The typical infrastructure bills that fund TSEP, RRGL, etc., are done with dedicated sources of funding. We sent those forward with support for those projects, just shy of $100 million worth. 

SB 416 was an additional infrastructure bill, that was connected to $100 million in bonding (the government term for a borrowing money). Bonding is a serious issue, so serious, in fact, that the Montana Constitution requires a two-thirds vote from each body of the Legislature to make it happen. I am not for bonding, especially when we have the money in the bank to do the work.  

This bill was also filled with pork projects for the urban areas, Renovation of Romney Hall (MSU, Bozeman), a new Montana historical museum (Helena), and an addition on the Montana State Hospital (which would require an additional 80 full-time employees: read growth in government). 

Our governor has declared that there will be a $300 million ending fund balance and that we should borrow money to pay for these projects. This is why I proposed an amendment that would have funded additional TSEP, RRGL, Quality School Projects, and Reclamation projects with cash, and then if the last trigger was met, we would bond a little ($20 million) to do some of the capital projects, like the new veterans home in Butte, rewire Lewis and Clark Caverns, Billings Tech Center, etc.

However, the governor was unwilling to even discuss any changes to the bill. Like so many, very important bills this session, it was a take it his way or leave it. And his way was to make this an ideological debate by attaching bonding (in a very large way, $100 million) to the bill. I also had another amendment that would have been all cash and would have required only a majority vote, but the other side was unwilling to negotiate at all.
################
REQUIRED TASKS:
1) Transcribe the passage on SB 416 from "This bill was" to "growth in government).".
2) According to the passage on SB 416, what vote does the Montana Constitution require for bonding?
The lines after this passage are separate material and unrelated to it.
################
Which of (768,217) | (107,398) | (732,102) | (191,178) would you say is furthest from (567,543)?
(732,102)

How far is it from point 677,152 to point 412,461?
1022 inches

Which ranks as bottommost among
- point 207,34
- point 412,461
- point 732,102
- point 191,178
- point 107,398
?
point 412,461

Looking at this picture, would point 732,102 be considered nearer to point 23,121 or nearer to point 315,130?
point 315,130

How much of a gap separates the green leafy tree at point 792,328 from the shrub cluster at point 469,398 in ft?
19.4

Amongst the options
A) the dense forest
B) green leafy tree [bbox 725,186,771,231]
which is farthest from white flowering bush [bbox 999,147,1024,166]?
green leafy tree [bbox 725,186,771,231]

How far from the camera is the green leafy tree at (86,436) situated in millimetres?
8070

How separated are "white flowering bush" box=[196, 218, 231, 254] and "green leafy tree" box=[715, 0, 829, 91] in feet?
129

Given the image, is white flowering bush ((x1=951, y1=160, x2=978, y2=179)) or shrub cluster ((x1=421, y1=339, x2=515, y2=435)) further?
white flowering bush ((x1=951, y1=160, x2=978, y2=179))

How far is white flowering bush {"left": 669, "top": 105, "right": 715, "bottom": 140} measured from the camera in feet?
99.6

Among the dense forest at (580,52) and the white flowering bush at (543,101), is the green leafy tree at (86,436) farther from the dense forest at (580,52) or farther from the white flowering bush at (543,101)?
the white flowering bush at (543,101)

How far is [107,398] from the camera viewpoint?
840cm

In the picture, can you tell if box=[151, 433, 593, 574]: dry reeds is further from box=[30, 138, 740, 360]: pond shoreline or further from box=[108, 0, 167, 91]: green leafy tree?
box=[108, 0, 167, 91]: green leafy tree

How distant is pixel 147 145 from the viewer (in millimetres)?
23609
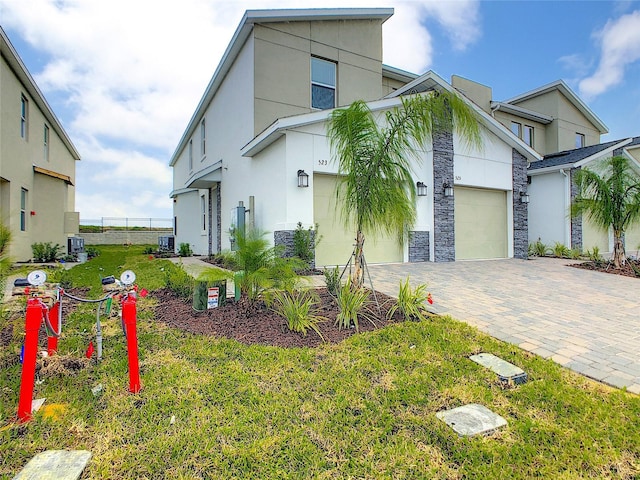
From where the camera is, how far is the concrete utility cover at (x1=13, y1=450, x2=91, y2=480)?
1.85 m

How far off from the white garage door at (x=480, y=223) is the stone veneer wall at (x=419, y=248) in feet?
4.25

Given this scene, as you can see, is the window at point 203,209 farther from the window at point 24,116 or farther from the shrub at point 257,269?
the shrub at point 257,269

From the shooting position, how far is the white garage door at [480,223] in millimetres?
11367

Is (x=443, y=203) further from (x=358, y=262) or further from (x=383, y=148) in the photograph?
(x=358, y=262)

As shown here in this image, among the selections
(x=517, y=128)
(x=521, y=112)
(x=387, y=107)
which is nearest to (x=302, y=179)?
(x=387, y=107)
################
PROBLEM SOLUTIONS:
1)
This bill was also filled with pork projects for the urban areas, Renovation of Romney Hall (MSU, Bozeman), a new Montana historical museum (Helena), and an addition on the Montana State Hospital (which would require an additional 80 full-time employees: read growth in government).

2) A two-thirds vote from each body of the Legislature.